**What to work on**.
Quote exactly, and only, the lines of the material below from the line with "Vietnam;Lao, site loc_0032, 2017-09-26" through the line with "label granularity: sequence-level".

**Dataset records**.

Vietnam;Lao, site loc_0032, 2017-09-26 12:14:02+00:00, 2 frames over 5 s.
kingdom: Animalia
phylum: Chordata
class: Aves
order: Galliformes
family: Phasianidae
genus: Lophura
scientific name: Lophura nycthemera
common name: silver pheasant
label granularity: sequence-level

---

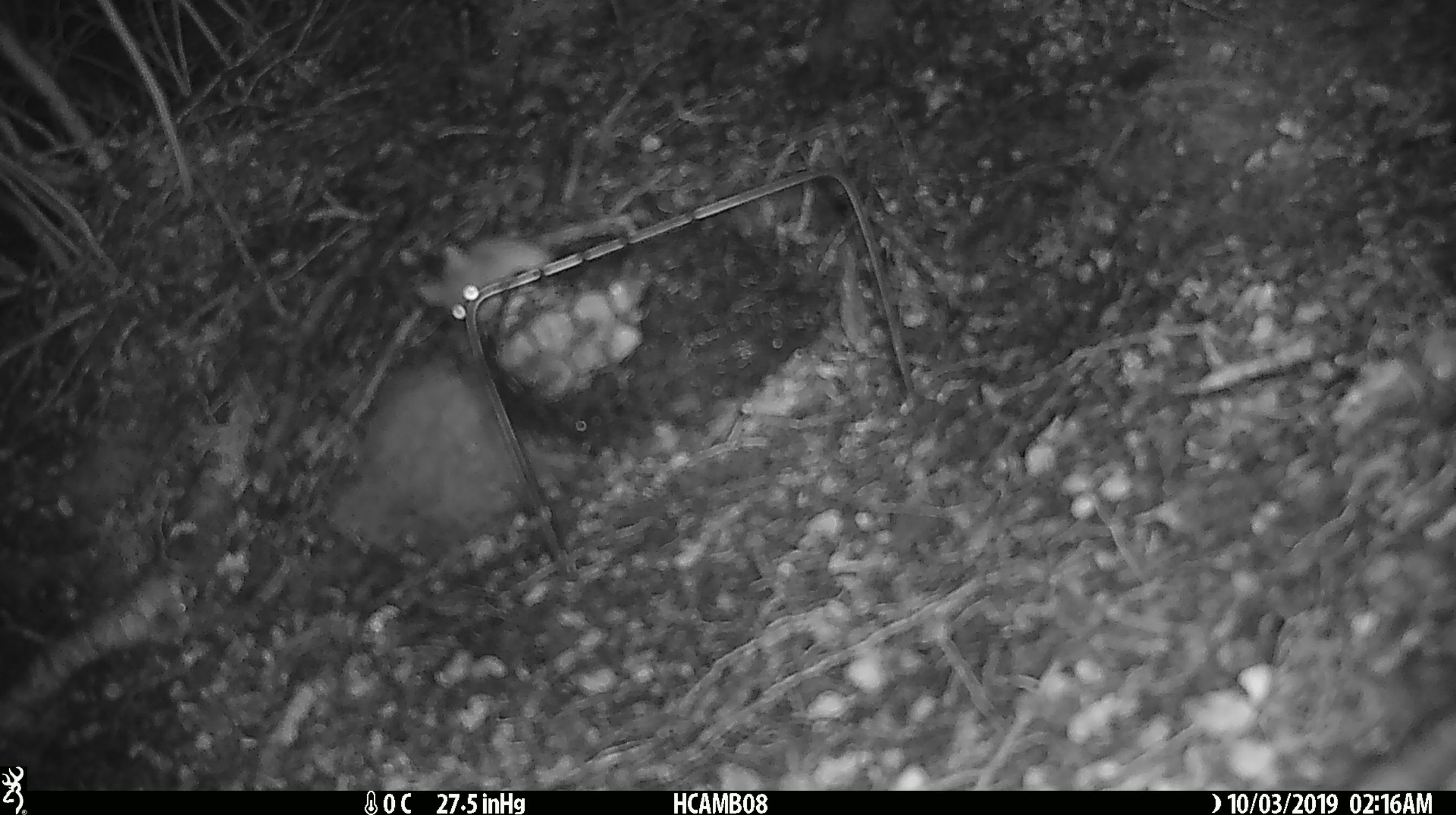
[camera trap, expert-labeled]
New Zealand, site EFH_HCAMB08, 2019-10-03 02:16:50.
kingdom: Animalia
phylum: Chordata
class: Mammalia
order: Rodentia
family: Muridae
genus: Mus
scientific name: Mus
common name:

...

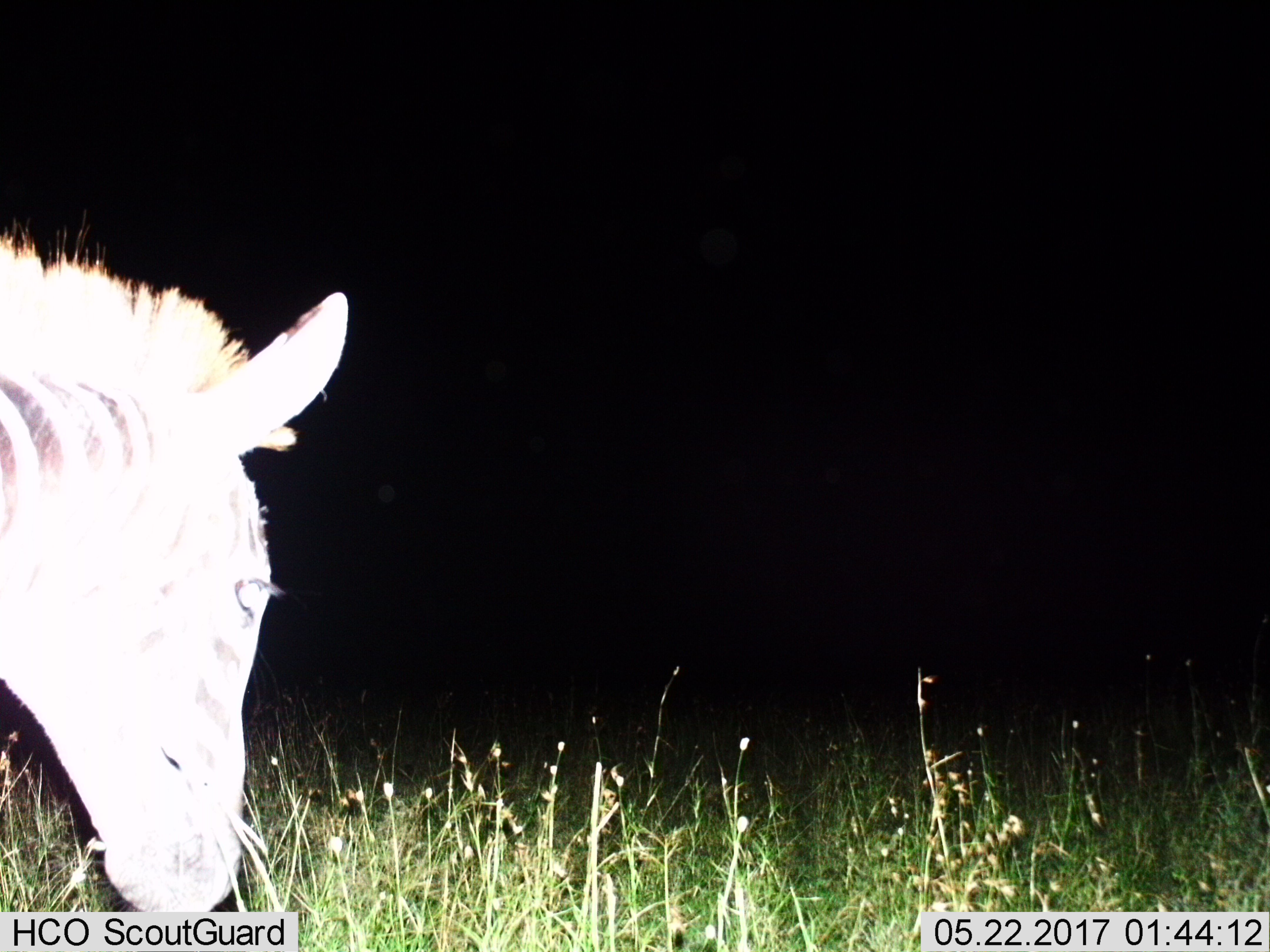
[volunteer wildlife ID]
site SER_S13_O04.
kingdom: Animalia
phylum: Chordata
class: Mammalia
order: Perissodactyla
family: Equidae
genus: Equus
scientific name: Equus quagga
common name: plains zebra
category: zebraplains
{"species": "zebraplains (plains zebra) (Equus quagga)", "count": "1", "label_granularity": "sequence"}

**Solution**.
Vietnam;Lao, site loc_0032, 2017-09-26 12:14:02+00:00, 2 frames over 5 s.
kingdom: Animalia
phylum: Chordata
class: Aves
order: Galliformes
family: Phasianidae
genus: Lophura
scientific name: Lophura nycthemera
common name: silver pheasant
label granularity: sequence-level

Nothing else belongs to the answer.